At present, GPUs are widely used in PCs, games, data centers, high-performance computing, smart cars and other fields. It is worth noting that games and PCs are its traditional main battlefields, while data centers, high-performance computing and smart cars will become new engines for GPU growth, and different applications have different demands on GPUs.

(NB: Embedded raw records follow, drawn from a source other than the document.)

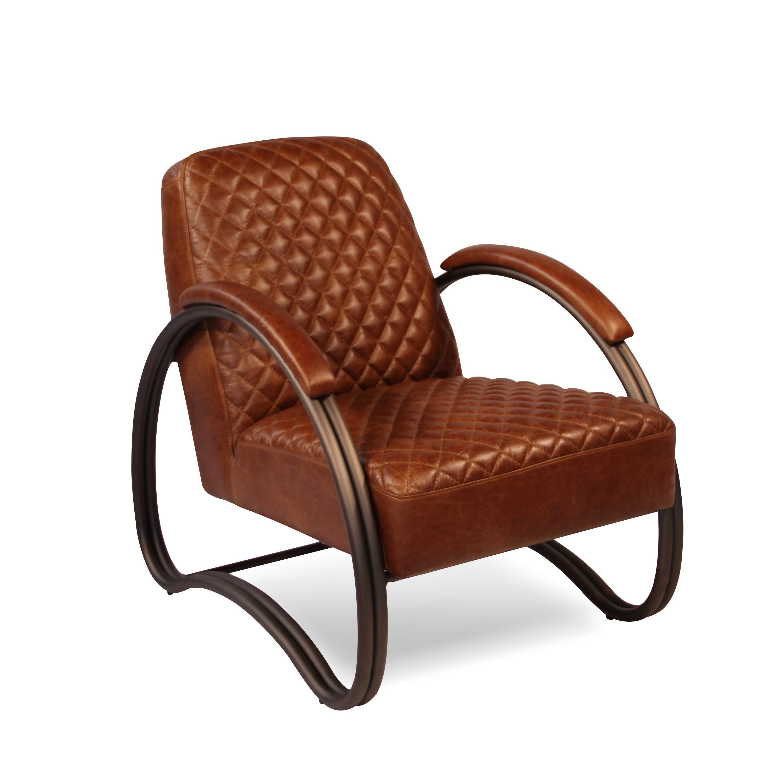 fauteuil club vintage cuir marron clair patin et m tal. Black Bedroom Furniture Sets. Home Design Ideas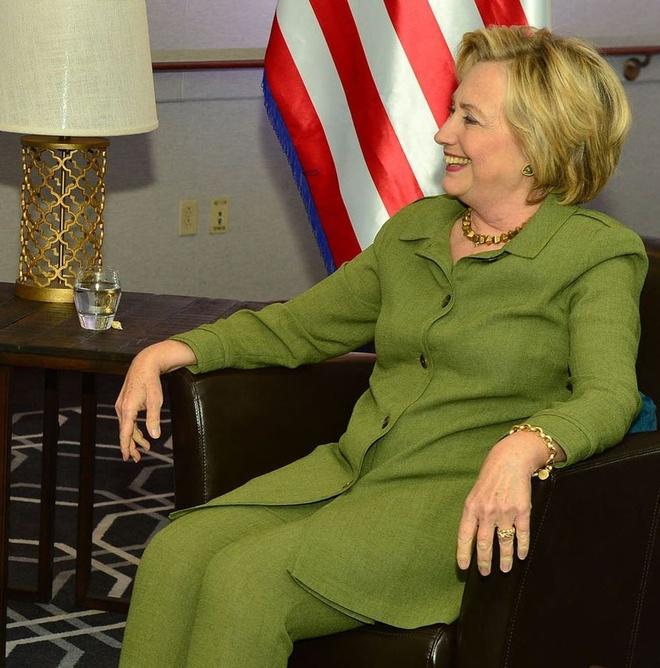 Phong cach thoi trang cua ba Hillary Clinton anh 5
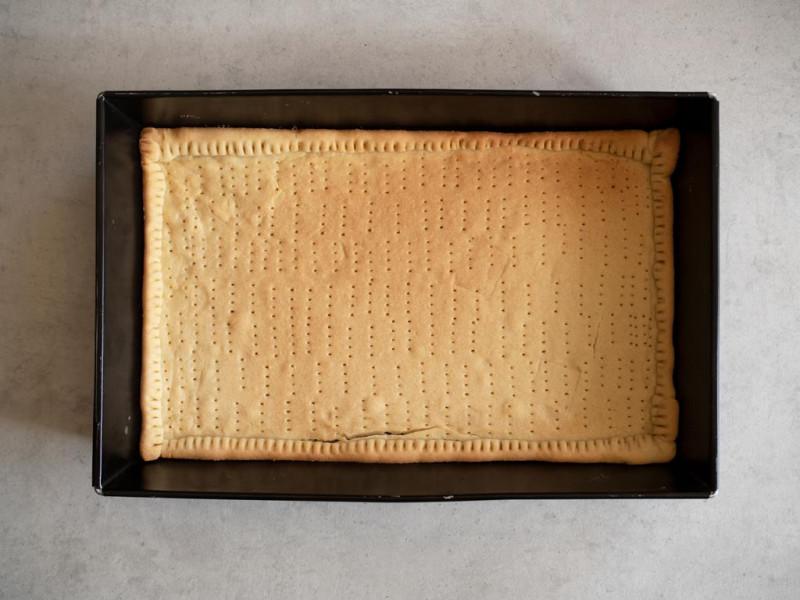 upieczony spód kruchego ciasta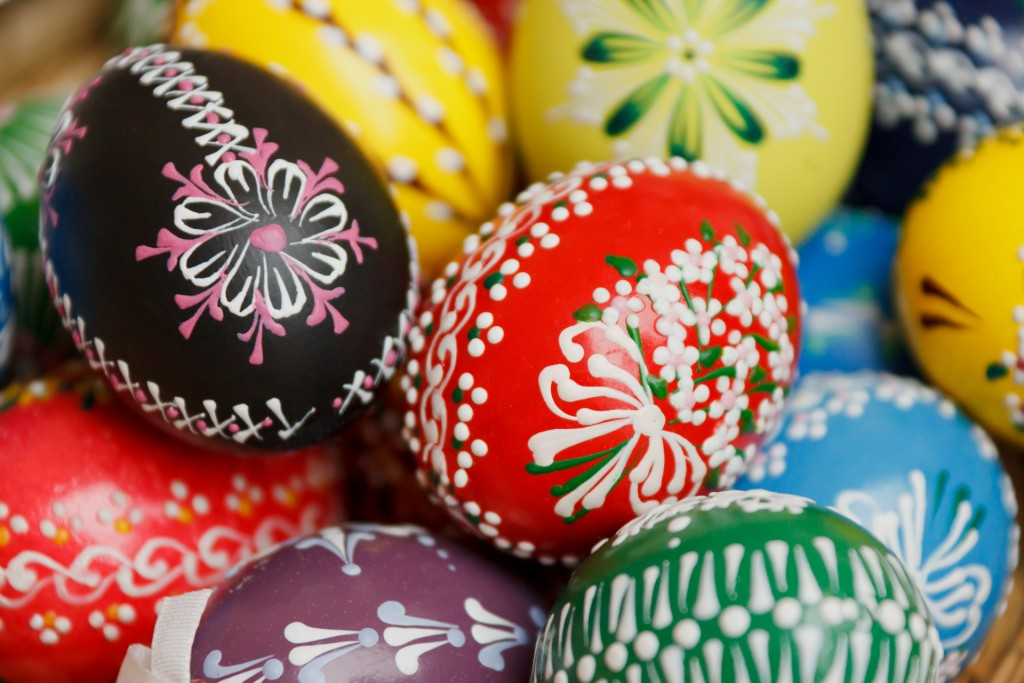 Basket of hand-painted Easter eggs. Photo: public domain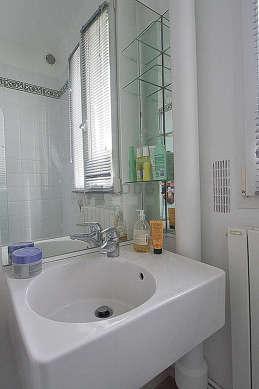 Agréable salle de bain très claire avec fenêtres et du parquet au sol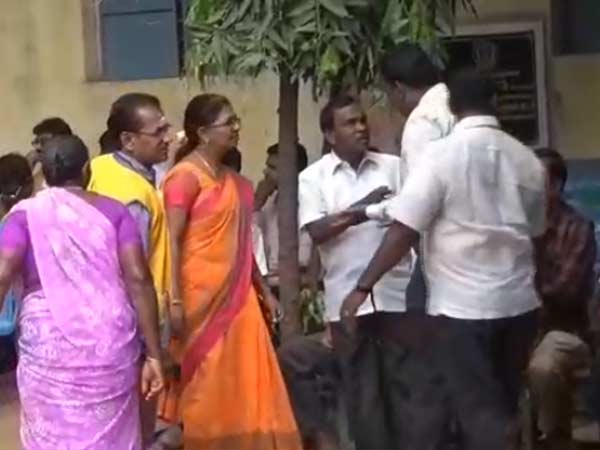ADMK and AMMK clash in Madurai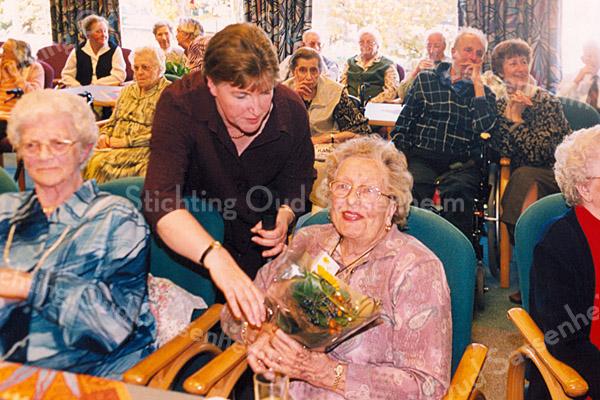 F2513<br /> 15 jaar radio Boterbloem, een feestelijk gebeuren in het verzorgingshuis St. Bernardus. Staand : mevr. Betty Berg-Koppier, medewerkster van radio Boterbloem. Foto: 2003.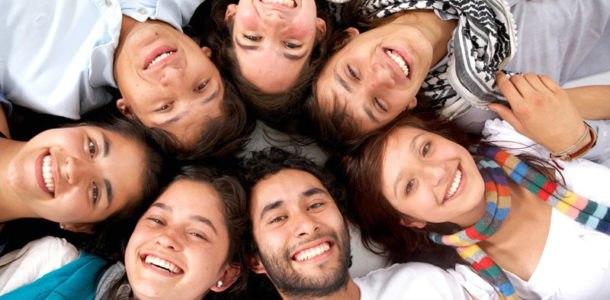 молодые люди на день молодежи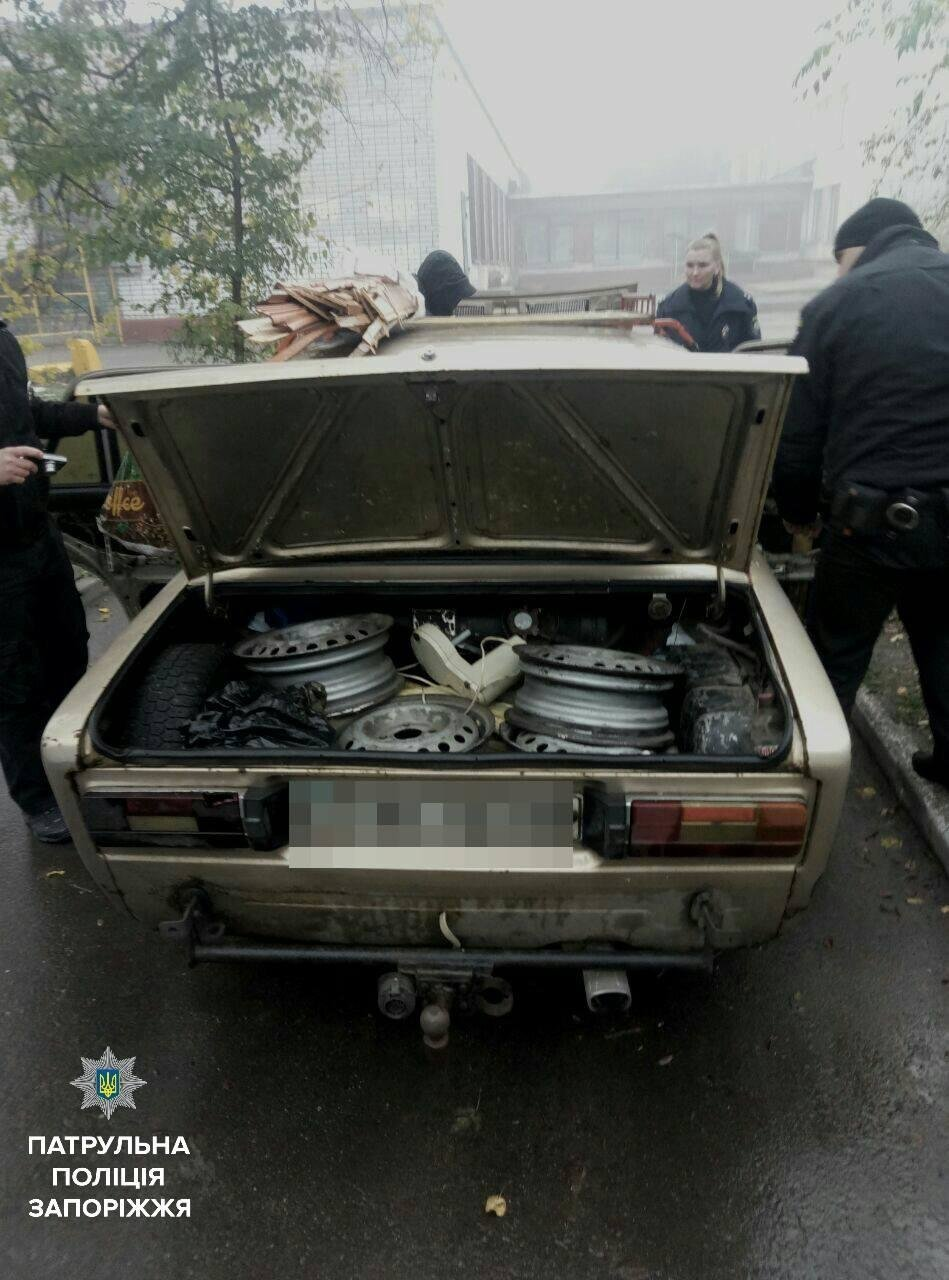 В Запорожье задержали мужчин, которые снимали колеса с автомобилей, - ФОТО , фото-1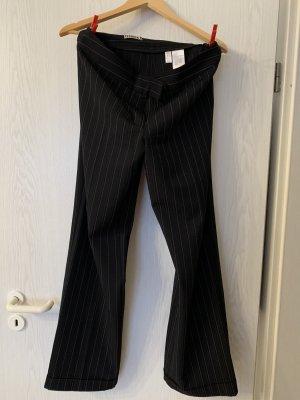 Schwarze Hose mit weißen Streifen!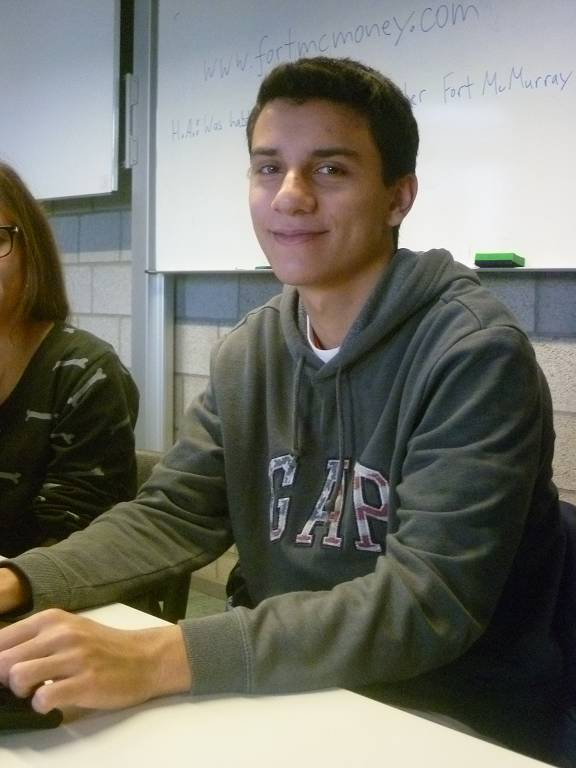 Enrico Klug-Beraldi bei der Arbeit an seinem Artikel für die Schülerzeitung.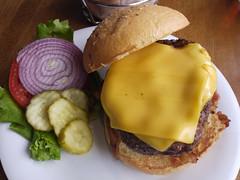 土, 2011-04-02 12:40 - 67 Burger ベーコンチーズバーガー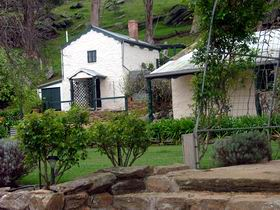 Stoneybank Settlement Cottages - Perisher Accommodation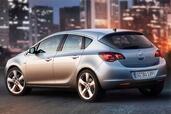 http://www.voiturepourlui.com/images/Opel/Astra-2010/Exterieur/Opel_Astra_2010_003.jpg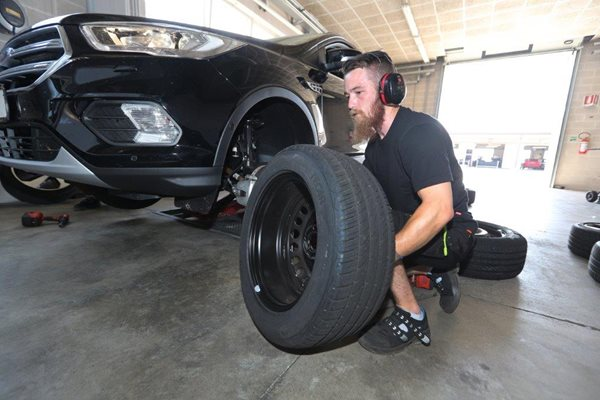 ACL tests 7 all-season tyres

It is understood that the design ideas of game consoles focus on improving the experience, focusing on developers’ optimization of hardware such as CPU and GPU and software optimization such as the underlying API. The GPU of a PC needs to balance performance, scalability, and energy efficiency. There are mainly two types of integrated GPUs and independent GPUs. Most of the integrated GPUs have been integrated with the CPU as SoCs, while the independent GPUs mostly use the PCIe bus to communicate with the CPU in real time. From the perspective of high-performance computing and servers, GPUs have strict requirements for fast throughput of large data volumes, super stability, and long-term operation; automotive GPUs need to meet automotive regulatory certifications such as AEC-Q100, and support dedicated graphics APIs , and the future trend is that automotive CPU and GPU will form SoC, from distributed to centralized development.
After years of fierce battles, the global GPU has an oligopolistic pattern. Nvidia is the absolute hegemon, followed by AMD, but after Intel returns to the independent GPU battlefield, the original balance will be broken.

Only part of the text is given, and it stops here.